Approximately 1 in 1000 women has karyotype 47, XXX. Women with this syndrome are usually tall and thin, without any obvious physical abnormalities. However, they often have a decrease in the intelligence factor with certain problems in learning and behavior. Most women with trisomy X-chromosomes are fertile and are able to have children with a normal set of chromosomes. The syndrome is rarely detected due to the blurred manifestation of phenotypic traits.
■ 47, XXY - Klinefelter's syndrome. Approximately 1 in 1,000 men have Klinefelter syndrome. Men with a karyotype of 47, XXY look normal at birth and in early childhood, with the exception of small problems in learning and behavior. Characteristic signs become noticeable during puberty and include high growth, small testicles, lack of spermatozoa, and sometimes insufficient development of secondary sexual characteristics with enlarged mammary glands.
■ 47, XYY - XYY syndrome.

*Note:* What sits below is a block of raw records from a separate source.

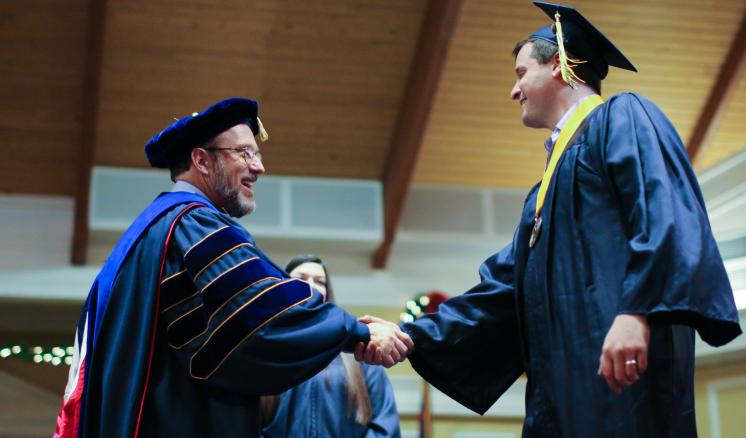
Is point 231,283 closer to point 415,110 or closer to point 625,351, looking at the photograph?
point 625,351

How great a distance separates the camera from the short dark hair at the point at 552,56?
9.96 ft

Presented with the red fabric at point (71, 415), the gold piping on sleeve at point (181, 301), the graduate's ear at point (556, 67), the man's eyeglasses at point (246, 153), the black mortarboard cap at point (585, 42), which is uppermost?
the black mortarboard cap at point (585, 42)

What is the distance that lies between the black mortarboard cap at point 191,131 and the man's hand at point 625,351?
1.46 m

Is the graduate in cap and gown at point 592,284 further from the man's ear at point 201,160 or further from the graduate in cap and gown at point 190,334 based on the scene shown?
the man's ear at point 201,160

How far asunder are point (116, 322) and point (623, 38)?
6459 millimetres

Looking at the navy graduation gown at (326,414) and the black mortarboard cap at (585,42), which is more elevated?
the black mortarboard cap at (585,42)

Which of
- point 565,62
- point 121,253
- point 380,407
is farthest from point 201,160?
point 380,407

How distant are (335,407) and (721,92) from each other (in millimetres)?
5948

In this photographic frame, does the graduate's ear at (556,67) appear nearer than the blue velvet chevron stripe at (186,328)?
No

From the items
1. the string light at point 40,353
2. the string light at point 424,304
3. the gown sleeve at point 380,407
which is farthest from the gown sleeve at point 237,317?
the string light at point 40,353

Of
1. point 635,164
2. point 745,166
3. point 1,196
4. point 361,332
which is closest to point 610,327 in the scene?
point 635,164

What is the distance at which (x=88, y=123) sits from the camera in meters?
8.23

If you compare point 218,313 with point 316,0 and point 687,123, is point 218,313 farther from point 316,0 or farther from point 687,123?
point 687,123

An additional Y chromosome is present in about 1 in 1,000 men. Most men with XYY syndrome look normal, but they have very high growth and a low level of intelligence. Chromosomes in shape remotely resemble the letter X and have two short and two long arms. Typical for Turner syndrome are the following anomalies: an isochromosome on the long arm. During the formation of eggs or spermatozoa, the separation of chromosomes occurs, in violation of the divergence of which a chromosome with two long shoulders and a complete absence of short chromosomes may appear; ring chromosome. It is formed due to the loss of the ends of the short and long arms of the X chromosome and the connection of the remaining sections to the ring; deletion (loss) of a part of the short arm by one of the X chromosomes. Anomalies of the long arm of the X chromosome usually cause dysfunction of the reproductive system, for example premature menopause.
Y-chromosome
The gene responsible for the development of the masculine embryo is located on the short arm of the Y chromosome. Deletion of the short arm leads to the formation of a female phenotype, often with some signs of Turner's syndrome. Genes on the long shoulder are responsible for fertility, so any deletions here can be accompanied by male infertility.